What the exercise asks = Before returning the data, strip out the pictures and keep everything else exactly the same.

Collected material =
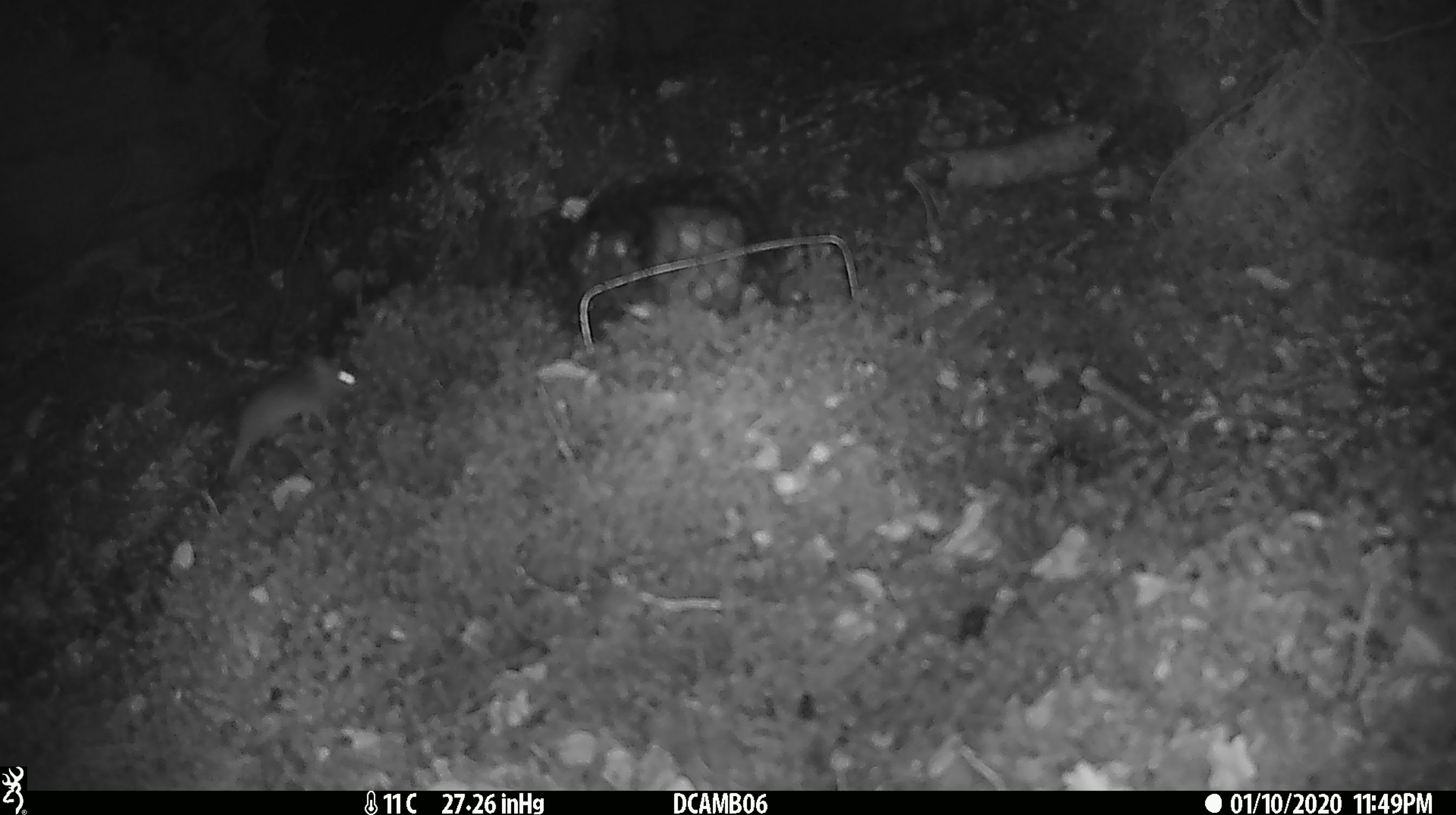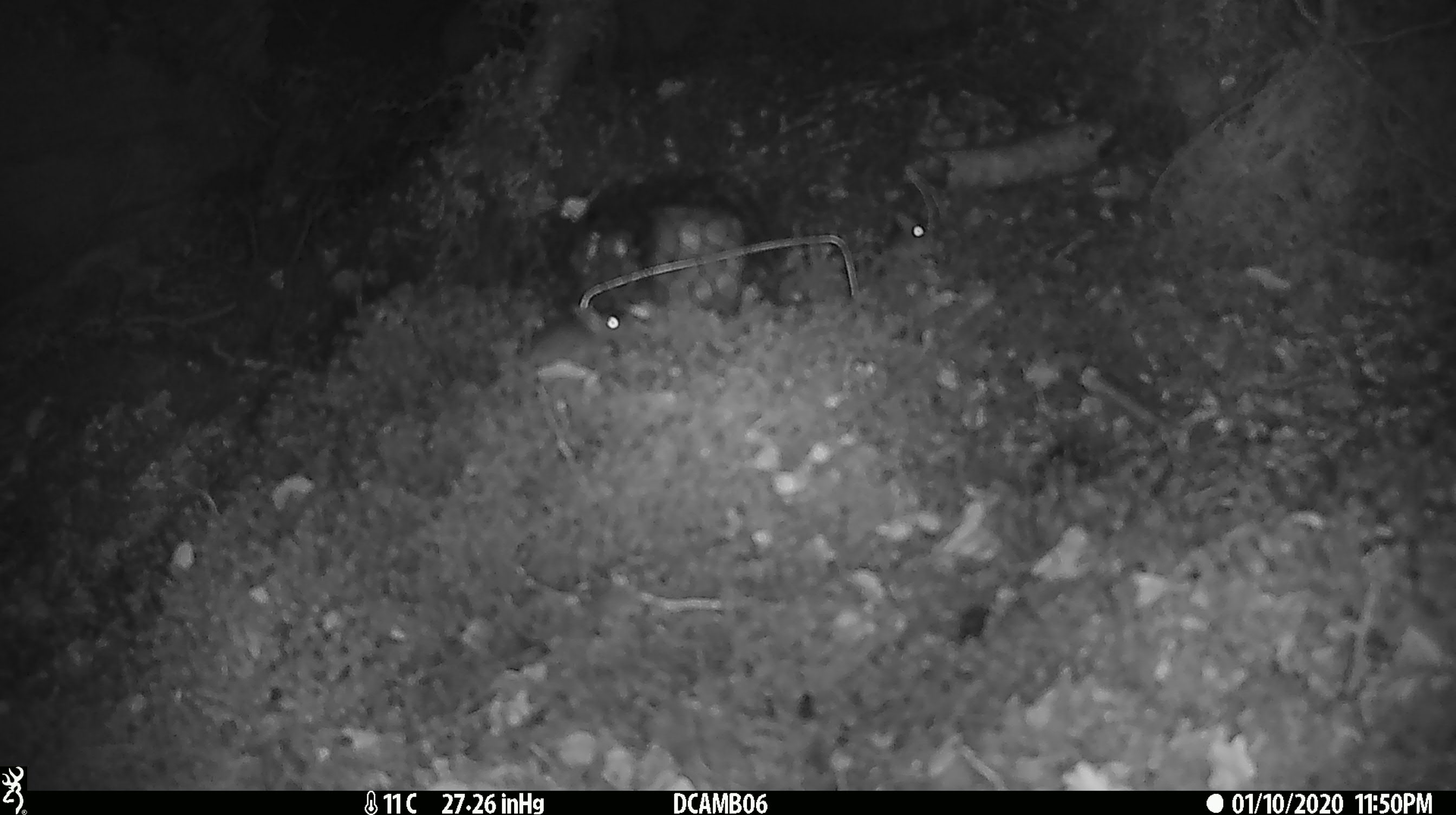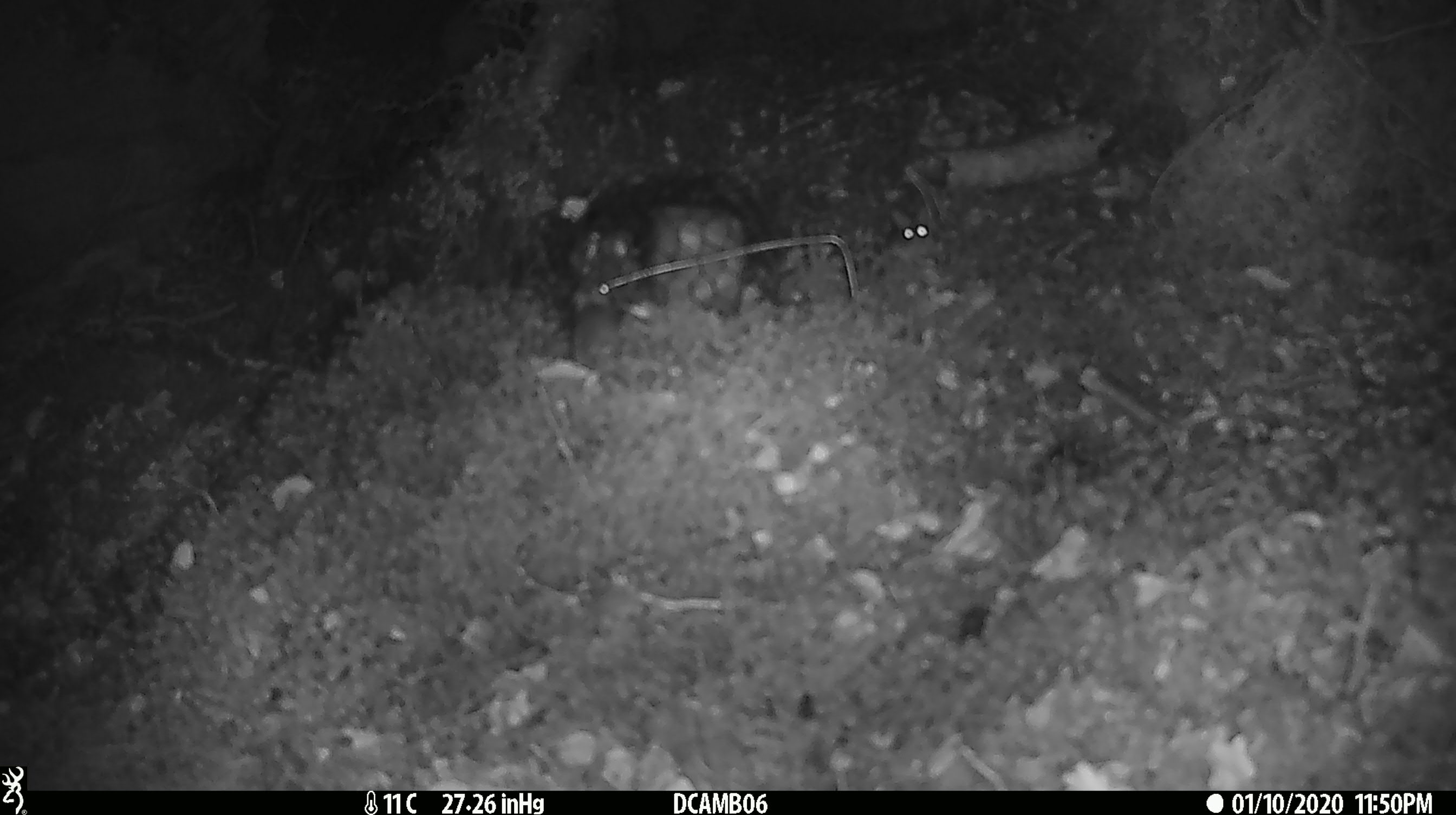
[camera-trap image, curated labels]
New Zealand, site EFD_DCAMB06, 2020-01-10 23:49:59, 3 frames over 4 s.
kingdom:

Output for this exercise =
[camera-trap image, curated labels]
New Zealand, site EFD_DCAMB06, 2020-01-10 23:49:59, 3 frames over 4 s.
kingdom:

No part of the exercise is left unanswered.